Giant and Twin Domes, Carlsbad Caverns (Credit NPS-Peter Jones)

Two huge stalagmites, Giant and Twin Dome, at Carlsbad Caverns (NPS – Peter Jones)

About 250 million years ago, the Guadalupe Mountains region lay under an ancient sea, close to a growing limestone reef. About 15 to 20 million years ago, the ground uplifted and with the help of sulfuric acid dissolving the limestone rock, the chambers were created. The formations were built drop by drop from limestone-laden moisture. Cave scientists have explored more than 30 miles of passages in the cavern, and as a visitor you  can tour three of those miles. Though the Native Americans who lived in the area knew about the cave, the person who is credited for first exploring the cave in 1898 is Jim White. Jim was a cowboy from Texas and discovered the caverns’ entrance when he saw a  cloud of bats spiraling out of the cave mouth.

When you arrive at the Carlsbad Caverns, you can choose to descend by one of two ways. You have the option of going down via the elevators or through the Natural Entrance. If you are able to, I would highly recommend using the Natural Entrance when you visit as you can observe the beautiful formations as you descend 750 feet down into the caverns. The biggest underground chamber in the United States is found at Carlsbad Caverns and is called the Big Room, it is also known as the Hall of Giants. The Big Room is about 3,800 feet long and 600 feet wide. There is also the King’s Palace, which is a series of four chambers containing unique rippled rock formations known as the Queen’s Draperies.
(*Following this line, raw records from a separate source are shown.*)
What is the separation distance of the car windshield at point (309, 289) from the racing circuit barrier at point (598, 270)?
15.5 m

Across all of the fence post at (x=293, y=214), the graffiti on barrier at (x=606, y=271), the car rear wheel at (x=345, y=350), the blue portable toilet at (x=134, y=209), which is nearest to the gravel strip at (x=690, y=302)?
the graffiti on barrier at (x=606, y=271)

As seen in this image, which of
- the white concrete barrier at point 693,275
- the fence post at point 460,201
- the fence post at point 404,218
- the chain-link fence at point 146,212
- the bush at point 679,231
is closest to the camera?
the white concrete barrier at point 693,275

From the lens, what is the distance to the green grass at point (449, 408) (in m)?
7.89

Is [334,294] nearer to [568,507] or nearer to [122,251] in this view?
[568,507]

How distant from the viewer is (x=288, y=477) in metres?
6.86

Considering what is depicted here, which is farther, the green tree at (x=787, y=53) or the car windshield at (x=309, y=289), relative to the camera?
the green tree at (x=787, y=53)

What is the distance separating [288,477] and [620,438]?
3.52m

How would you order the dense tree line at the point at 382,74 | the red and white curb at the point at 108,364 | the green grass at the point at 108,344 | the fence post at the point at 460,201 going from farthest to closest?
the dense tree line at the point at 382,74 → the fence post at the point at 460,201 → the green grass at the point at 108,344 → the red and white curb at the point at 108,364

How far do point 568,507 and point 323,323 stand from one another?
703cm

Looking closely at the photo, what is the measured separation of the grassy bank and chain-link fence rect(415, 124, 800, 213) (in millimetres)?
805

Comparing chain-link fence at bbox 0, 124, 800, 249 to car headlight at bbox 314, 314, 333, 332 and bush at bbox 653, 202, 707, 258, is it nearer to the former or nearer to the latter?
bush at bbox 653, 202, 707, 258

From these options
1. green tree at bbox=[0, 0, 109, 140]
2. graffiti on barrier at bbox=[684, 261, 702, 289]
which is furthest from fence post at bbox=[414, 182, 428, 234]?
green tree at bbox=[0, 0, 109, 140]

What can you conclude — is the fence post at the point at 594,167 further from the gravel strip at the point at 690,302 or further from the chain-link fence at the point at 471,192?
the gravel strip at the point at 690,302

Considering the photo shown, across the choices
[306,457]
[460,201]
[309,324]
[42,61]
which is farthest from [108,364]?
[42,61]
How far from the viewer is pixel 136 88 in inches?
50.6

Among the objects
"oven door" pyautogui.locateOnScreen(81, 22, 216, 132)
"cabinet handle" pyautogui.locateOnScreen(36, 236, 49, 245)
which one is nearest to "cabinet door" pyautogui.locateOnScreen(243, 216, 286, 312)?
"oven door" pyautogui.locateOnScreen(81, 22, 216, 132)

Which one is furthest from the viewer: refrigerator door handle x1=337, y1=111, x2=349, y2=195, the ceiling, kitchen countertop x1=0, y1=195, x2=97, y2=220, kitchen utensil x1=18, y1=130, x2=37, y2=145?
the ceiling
Visiting Carlsbad Caverns is not just an underground experience and a real highlight is watching a colony of about 400,000 Brazilian free-tailed bats spiraling out of the cave mouth at sunset as they depart on their nightly hunt for insects. The sight, arguably more fascinating than the cavern itself, occurs between the months of April or mid-May through October.

Bat Flight at Carlsbad (NPS: Nick Hristov)

Brazilian free-tailed bats leaving the caverns (NPS – Nick Hristov)

The Carlsbad Caverns National Park also hosts night sky events in the summer. Fully-equipped with high-powered telescopes. park rangers shed light on the nocturnal wildlife, cultural folklore, and astronomy of the region. If you can time your visit to Carlsbad Caverns to coincide with the full moon, even better!